Table 1. Average performance indicators (MAE, RRMSE, MBE, R2) of calibrated and non-calibrated HS, PMT, and ANN models for estimating daily and accumulated reference evapotranspiration at different timescales in Albacete and Badajoz, using FAO56 PM targets.
When comparing the models, differences were substantial at the daily scale (RRMSE = 0.179 and 0.183 for HS and PMT, respectively, versus 0.070 for ANN6), indicating that ANN6 achieved higher accuracy on this scale. However, at weekly and fortnightly intervals, the gap between temperature-based and data-driven models narrowed considerably (RRMSE approximately 0.10–0.12 for HS/PMT versus 0.05–0.06 for ANN6). At monthly to yearly scales, the differences became minimal, with all models showing RRMSE ≤ 0.08 and converging to values near 0.03–0.04 at the most extended periods. The calibrated versions of HS and PMT (HS_cal and PMT_cal) displayed the same decreasing trend, with RRMSE values ranging from 0.174 to 0.023 and from 0.176 to 0.024, respectively, across the daily-to-yearly spectrum. ANN3 and ANN3_month produced intermediate results, with RRMSE values ranging from 0.164 to 0.023 and from 0.166 to 0.022, respectively, consistent with the general pattern seen in the other models. Slight differences between calibrated and non-calibrated configurations suggest that variations due to calibration or ANN structure were minor compared to the effect of the accumulation interval. Furthermore, the highest R2 values were observed for monthly accumulated ETo across all models considered. These patterns reveal that model choice has a greater impact when daily ETo is assessed, whereas differences between models diminish as ETo is aggregated over weekly or more extended periods. The limited effect of calibration also implies that, under FAO56 PM benchmarking, the primary factor driving performance improvements is the timescale of ETo aggregation rather than detailed adjustments of model parameters.

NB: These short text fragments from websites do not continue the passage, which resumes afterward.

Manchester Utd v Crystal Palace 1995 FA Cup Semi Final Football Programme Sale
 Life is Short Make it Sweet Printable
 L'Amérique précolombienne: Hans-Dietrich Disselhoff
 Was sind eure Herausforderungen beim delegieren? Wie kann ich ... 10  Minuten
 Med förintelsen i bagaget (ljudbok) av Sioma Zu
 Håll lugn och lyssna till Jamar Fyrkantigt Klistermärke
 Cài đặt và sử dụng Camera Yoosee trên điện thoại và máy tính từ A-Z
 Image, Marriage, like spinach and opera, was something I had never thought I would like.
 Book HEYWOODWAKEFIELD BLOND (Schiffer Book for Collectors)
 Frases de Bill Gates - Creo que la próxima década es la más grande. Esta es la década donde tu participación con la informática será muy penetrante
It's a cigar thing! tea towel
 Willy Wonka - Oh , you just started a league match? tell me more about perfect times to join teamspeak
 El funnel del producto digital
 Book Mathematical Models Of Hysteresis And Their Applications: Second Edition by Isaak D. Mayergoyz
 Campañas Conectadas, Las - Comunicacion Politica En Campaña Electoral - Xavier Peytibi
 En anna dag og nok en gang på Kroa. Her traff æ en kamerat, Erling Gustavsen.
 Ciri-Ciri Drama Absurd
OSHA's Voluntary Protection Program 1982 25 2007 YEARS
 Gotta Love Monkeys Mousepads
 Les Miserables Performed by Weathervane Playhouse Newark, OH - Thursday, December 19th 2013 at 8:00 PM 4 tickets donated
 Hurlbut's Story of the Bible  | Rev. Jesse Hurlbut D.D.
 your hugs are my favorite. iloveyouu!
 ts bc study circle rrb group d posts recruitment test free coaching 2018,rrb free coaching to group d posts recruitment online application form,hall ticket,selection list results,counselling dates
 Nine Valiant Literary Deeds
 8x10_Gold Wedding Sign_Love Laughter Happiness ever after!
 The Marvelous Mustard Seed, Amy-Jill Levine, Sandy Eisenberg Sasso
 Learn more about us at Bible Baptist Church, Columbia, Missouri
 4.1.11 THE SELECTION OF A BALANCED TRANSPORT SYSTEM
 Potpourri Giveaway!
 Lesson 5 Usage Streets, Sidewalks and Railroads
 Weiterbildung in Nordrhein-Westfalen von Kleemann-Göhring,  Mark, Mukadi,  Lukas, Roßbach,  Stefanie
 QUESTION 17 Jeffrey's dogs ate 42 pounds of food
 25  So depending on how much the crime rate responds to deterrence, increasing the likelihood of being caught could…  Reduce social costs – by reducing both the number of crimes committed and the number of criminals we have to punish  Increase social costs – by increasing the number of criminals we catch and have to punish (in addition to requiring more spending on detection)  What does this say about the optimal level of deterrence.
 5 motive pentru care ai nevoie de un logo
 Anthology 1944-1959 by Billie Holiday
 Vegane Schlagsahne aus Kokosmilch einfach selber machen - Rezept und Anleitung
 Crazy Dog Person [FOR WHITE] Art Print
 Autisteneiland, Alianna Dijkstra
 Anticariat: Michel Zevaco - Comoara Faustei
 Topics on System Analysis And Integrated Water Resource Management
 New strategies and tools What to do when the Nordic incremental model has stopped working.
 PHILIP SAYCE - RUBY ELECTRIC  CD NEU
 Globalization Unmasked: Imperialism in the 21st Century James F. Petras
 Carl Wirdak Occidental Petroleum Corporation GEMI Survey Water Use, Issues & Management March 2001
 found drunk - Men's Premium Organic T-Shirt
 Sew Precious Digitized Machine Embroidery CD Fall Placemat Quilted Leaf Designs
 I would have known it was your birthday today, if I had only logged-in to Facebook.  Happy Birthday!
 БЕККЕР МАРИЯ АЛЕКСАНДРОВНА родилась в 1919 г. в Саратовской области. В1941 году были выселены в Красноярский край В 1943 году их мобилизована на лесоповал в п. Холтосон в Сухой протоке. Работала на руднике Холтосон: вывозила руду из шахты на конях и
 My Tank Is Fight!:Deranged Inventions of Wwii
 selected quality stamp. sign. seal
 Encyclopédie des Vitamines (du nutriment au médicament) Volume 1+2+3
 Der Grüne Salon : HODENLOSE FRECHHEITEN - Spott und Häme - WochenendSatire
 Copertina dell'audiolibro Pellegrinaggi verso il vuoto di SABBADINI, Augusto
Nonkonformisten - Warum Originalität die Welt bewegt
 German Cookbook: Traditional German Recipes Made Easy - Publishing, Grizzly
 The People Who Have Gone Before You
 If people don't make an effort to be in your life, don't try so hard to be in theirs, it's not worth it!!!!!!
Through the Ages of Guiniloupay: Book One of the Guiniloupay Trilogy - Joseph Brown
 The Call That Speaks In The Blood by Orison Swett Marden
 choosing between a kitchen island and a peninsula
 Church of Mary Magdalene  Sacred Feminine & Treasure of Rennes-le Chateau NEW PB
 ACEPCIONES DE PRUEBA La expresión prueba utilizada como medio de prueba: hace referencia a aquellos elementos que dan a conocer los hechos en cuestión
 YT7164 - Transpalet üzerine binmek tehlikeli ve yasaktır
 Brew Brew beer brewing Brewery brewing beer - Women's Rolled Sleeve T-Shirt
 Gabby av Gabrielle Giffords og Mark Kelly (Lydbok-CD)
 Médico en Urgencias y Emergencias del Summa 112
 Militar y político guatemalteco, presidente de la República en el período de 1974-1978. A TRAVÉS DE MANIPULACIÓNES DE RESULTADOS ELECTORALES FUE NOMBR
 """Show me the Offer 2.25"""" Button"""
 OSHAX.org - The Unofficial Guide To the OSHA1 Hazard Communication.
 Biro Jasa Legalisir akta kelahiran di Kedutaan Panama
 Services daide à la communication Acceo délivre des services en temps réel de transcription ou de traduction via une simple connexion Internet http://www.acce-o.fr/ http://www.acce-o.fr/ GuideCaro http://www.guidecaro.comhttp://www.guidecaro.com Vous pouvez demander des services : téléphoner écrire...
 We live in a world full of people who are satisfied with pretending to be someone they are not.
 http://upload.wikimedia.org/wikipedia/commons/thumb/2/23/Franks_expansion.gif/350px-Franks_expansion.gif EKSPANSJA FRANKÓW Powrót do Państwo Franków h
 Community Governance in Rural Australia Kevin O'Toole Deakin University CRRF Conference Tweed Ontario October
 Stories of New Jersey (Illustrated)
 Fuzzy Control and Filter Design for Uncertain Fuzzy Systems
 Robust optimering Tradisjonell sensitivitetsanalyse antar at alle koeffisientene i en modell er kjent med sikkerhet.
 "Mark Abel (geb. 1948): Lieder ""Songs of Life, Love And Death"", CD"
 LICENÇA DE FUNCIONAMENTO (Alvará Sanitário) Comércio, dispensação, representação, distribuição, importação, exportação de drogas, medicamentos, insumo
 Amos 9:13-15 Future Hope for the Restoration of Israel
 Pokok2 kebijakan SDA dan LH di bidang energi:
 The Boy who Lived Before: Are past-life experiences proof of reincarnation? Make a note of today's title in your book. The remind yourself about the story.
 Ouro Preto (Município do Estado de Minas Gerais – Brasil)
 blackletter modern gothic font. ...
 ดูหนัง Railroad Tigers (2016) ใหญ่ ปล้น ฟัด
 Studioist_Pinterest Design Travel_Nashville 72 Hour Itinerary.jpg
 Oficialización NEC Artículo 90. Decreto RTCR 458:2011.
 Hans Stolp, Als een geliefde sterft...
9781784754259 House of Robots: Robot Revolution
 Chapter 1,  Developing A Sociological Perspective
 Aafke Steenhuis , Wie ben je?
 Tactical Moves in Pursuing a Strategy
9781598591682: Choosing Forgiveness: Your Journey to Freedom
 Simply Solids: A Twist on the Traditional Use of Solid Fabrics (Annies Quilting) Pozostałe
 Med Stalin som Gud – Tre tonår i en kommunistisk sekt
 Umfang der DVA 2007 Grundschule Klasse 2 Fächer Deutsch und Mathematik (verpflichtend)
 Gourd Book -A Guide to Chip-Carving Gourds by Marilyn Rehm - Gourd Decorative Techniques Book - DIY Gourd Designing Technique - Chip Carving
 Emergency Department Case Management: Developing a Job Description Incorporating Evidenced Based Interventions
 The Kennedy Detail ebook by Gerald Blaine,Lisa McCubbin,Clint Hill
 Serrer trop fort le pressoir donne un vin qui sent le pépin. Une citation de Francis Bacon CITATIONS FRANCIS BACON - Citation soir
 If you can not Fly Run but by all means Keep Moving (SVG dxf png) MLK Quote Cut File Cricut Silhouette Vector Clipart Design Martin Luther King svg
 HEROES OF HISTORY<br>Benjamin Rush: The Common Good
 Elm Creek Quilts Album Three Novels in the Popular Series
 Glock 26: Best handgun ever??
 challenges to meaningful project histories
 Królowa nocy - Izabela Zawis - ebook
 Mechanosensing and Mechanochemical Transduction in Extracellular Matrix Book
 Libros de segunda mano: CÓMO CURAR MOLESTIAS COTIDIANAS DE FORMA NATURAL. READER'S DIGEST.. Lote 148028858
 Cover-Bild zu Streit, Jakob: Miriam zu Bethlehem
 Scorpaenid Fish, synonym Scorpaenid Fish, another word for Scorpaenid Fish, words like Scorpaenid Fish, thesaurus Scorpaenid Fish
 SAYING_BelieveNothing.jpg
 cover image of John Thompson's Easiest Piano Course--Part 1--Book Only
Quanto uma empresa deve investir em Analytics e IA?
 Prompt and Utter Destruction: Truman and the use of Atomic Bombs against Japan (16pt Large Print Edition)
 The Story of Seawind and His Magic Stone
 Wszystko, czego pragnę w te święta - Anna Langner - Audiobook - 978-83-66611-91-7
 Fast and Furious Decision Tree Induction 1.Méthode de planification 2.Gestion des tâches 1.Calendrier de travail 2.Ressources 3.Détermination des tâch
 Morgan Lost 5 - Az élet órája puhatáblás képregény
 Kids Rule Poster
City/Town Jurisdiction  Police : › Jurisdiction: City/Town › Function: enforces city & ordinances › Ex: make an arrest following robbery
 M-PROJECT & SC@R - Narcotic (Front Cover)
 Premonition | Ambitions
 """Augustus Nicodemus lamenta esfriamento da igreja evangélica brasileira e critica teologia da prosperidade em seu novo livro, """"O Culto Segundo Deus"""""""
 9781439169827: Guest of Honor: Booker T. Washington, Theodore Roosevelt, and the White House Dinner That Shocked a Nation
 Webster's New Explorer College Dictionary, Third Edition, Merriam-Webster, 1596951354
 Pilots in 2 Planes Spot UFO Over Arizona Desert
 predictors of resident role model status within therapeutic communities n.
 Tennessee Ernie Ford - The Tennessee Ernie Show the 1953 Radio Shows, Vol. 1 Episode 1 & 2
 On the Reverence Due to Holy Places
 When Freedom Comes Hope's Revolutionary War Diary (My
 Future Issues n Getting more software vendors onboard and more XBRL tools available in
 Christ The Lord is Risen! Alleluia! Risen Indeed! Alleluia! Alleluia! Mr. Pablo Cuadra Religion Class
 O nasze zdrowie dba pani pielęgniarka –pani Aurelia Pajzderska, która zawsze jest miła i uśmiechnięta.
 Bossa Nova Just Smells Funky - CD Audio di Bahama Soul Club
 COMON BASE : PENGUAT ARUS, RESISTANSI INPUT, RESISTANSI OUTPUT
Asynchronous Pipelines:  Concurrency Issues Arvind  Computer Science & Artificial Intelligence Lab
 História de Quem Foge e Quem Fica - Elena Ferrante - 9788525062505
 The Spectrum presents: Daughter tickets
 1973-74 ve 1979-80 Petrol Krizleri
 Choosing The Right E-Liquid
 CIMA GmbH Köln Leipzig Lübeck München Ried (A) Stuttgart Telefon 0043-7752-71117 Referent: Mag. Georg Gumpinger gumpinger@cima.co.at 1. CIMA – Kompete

In Badajoz, similar results were observed. All models exhibited a steady decline in RRMSE with increasing accumulation intervals, following the same general trend observed in Albacete. For HS, RRMSE values were 0.155 for daily ETo, 0.132 for trial, 0.113 for weekly, 0.101 for fortnightly, 0.093 for monthly, and 0.070 for annual estimations. The decrease between daily and weekly intervals was 4.2%, 2.0% from weekly to monthly and 2.3% from monthly to annual, amounting to an overall reduction of 8.5%. Corresponding MAE values ranged from 0.61 mm day−1 to 65.25 mm year−1. PMT followed a very similar pattern, with RRMSE values of 0.168 (daily), 0.133 (trial), 0.126 (weekly), 0.112 (fortnight), 0.103 (month), and 0.066 (annual), with an overall absolute reduction of 10.2%. MAE ranged from 0.67 mm day−1 to 63.64 mm year−1. Conversely, ANN6 maintained significantly lower errors, with RRMSE of 0.057 (daily), 0.052 (trial), 0.047 (weekly), 0.044 (fortnight), 0.042 (month), and 0.029 (annual). The reductions were 1.0% from daily to weekly, 0.5% from weekly to monthly, and 1.8% from monthly to annual, totalling 2.8% across the day-to-year spectrum. MAE values ranged from 0.19 mm day−1 to 25.53 mm year−1, with intermediate values of 0.43 mm (trial) and 0.86 mm (week).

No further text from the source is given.